**DOCUMENT EXTRACT**
>>>>>

# The Snapshot Bag



## jaskg144

Ok so I was in Selfridges last week (UK) and saw the Snapshot bag with the logo strap and I am completely obsessed. I love the beige/white and the black/pink the most, but I think that its an amazing bag for the price. I've never owned a MJ bag before, but the price point seems amazing and the bags seem so on trend. 

Does anyone have experience with this bag? What is MJ quality like overall? 

I'll be going to NY in December and am waiting until then to buy, as I think there will be more of a variety in the US.


----------



## ouiouilexiaussi

jasmynh1 said:


> Ok so I was in Selfridges last week (UK) and saw the Snapshot bag with the logo strap and I am completely obsessed. I love the beige/white and the black/pink the most, but I think that its an amazing bag for the price. I've never owned a MJ bag before, but the price point seems amazing and the bags seem so on trend.
> 
> Does anyone have experience with this bag? What is MJ quality like overall?
> 
> I'll be going to NY in December and am waiting until then to buy, as I think there will be more of a variety in the US.



Not sure about this bag in particular, though this style is VERY popular; I’ve even seen it in a Netflix movie, lol. I love MJ; his quality is excellent and he is big on detail. I’ve owned several of his bags (and currently own 6) and had no issues of note.


----------



## foxgal

The snapshot is a great bag! There are so many colors and styles, and it’s really practical with the outside pocket and two zips. I don’t have one so can’t speak to how well it wears but I played with several in store and was impressed with the quality for the price. Still thinking of getting one....


----------



## Lady Zhuge

I have this bag in cloud white multi. Due to its rigid shape, it doesn’t hold as much as I’d like, but it’s cool looking and durable.


----------



## jbags07

I have two and i love them. Great for crossbody, they fit the essentials and are perfect for errands and light carry days. The quality is very good also. The strap is super comfortable. Highly recommend.


----------



## guanie

(lurking, no real insight/input) There's so many color options! I cannot decide/haven't decided either...


----------



## TimberScout

Just picked up one of these today in black with red accents! I’d been considering the Gucci Marmont Camera Bag, and this was similar style-wise and 1/3 of the price. The strap was what won me over— very unique and a great pop of color.


----------



## inkfade

I wish the straps of the new monochrome ones were sold separately. The new blue Snapshot's strap would look perfect with a blue bag I already own. As for the Snapshot itself, I think they look very trendy, which I like. They're just a little too small for me to consider, and the larger Softshots that are a perfect size for me don't come in any color combos I like.


----------



## brett8x6

jasmynh1 said:


> Ok so I was in Selfridges last week (UK) and saw the Snapshot bag with the logo strap and I am completely obsessed. I love the beige/white and the black/pink the most, but I think that its an amazing bag for the price. I've never owned a MJ bag before, but the price point seems amazing and the bags seem so on trend.
> 
> Does anyone have experience with this bag? What is MJ quality like overall?

<<<<<

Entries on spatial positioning
>>>>>

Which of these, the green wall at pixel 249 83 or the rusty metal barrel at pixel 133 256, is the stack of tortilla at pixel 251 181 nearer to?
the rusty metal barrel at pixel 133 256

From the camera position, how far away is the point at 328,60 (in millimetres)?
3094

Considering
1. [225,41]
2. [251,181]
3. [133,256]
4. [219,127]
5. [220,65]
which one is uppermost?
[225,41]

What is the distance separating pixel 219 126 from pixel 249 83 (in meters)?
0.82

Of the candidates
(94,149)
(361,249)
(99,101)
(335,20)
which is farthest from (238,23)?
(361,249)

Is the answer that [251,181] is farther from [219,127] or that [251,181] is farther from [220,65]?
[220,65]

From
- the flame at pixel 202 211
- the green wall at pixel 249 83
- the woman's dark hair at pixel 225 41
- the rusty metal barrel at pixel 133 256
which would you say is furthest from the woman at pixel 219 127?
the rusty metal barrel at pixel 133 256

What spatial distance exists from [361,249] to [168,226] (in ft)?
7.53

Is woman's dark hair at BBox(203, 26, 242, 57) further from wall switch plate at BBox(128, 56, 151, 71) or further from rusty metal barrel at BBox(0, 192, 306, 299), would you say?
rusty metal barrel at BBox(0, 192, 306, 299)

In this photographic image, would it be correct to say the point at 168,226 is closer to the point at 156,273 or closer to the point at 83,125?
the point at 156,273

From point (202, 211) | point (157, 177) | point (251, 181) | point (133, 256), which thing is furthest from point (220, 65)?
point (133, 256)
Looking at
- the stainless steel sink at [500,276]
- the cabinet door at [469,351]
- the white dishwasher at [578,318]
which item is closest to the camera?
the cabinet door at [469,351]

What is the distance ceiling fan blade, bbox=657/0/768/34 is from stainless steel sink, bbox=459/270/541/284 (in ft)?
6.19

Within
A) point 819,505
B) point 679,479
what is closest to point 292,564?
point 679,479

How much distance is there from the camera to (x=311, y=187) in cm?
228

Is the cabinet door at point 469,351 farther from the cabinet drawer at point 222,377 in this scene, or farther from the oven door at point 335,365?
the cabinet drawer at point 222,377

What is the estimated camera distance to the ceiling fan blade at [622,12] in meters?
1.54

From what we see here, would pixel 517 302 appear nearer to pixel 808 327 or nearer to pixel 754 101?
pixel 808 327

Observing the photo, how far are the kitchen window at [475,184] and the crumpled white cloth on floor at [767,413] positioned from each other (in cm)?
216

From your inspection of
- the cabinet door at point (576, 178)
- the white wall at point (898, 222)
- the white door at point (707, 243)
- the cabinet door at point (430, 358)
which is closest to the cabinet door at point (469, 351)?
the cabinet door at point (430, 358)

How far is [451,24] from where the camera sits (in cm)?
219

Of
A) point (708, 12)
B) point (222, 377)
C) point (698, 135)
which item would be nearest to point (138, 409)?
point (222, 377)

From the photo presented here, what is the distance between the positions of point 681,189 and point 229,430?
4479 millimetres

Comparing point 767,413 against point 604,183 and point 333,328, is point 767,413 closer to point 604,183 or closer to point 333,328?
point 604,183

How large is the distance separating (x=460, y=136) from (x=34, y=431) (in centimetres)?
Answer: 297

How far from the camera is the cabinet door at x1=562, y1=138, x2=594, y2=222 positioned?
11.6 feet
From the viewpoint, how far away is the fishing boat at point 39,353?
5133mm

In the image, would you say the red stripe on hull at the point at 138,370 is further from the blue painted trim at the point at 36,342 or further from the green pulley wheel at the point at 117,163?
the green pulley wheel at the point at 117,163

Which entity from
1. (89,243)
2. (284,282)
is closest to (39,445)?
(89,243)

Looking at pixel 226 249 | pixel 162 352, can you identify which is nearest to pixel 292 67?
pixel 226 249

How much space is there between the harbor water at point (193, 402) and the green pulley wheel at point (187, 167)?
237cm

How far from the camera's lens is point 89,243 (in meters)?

<<<<<

**SET TASK 1**
For each statement, answer yes or no according to the Snapshot bag thread, and quote the words that decide it. (a) The original poster has owned an MJ bag before. (b) Lady Zhuge says the bag's rigid shape limits how much it holds. (c) foxgal owns a Snapshot bag.
**SET TASK 2**
In the Snapshot bag thread, which bag had TimberScout been considering before buying the Snapshot?
**SET TASK 3**
Proceed with the Snapshot bag thread, writing on from its last line.

**EXERCISE OUTPUT 1**
(a) No: "I've never owned a MJ bag before"
(b) Yes: "Due to its rigid shape, it doesn’t hold as much as I’d like"
(c) No: "I don’t have one so can’t speak to how well it wears"

**EXERCISE OUTPUT 2**
The Gucci Marmont Camera Bag.

**EXERCISE OUTPUT 3**
> 
> I'll be going to NY in December and am waiting until then to buy, as I think there will be more of a variety in the US.



I just ordered the second one pictured after watching a couple YouTube reviews, it's a fantastic neutral that goes with anything and can't wait to receive my first MJ bag. I've been looking at camera bags forever and they always seemed too big and bulky. This bag is perfect and I love that the strap can be removed for packing on a trip.


----------



## ouiouilexiaussi

inkfade said:


> I wish the straps of the new monochrome ones were sold separately. The new blue Snapshot's strap would look perfect with a blue bag I already own. As for the Snapshot itself, I think they look very trendy, which I like. They're just a little too small for me to consider, and the larger Softshots that are a perfect size for me don't come in any color combos I like.



Yeah, I would love if they sold more straps in a single colorway. I just bought the slimmer black and white one (Bloomies is having a promotion!) for my black and red Box Tote, but now I think I may have opened a can of worms because I'm thinking about getting a Snapshot that would also go with the strap. They're so cute!!


----------



## brett8x6

I hope it works for me, I've been testing out measurements using my Coach Sadie as a stand-in all day, they are pretty close in size, they both have the double zipper compartment, the snapshot has a slightly smaller footprint, but more depth.  I have been unsuccessful in finding out measurements of each section in review videos, but I'm guessing they are the same when empty, just like the Sadie, then you can overfill one section and have less in the other because they are separated by the lining, unless the snapshot has leather in the middle, another thing I haven't been able to verify.  

More than likely I will remove the strap and use this bag as a pouch/clutch or attach one of the many wristlet straps I have laying around. 

I have to agree with the others, I know where my extra money will be going thanks to the variety MJ offers; I get so frustrated with Coaches limited color choices, now I have bags to choose from between seasons.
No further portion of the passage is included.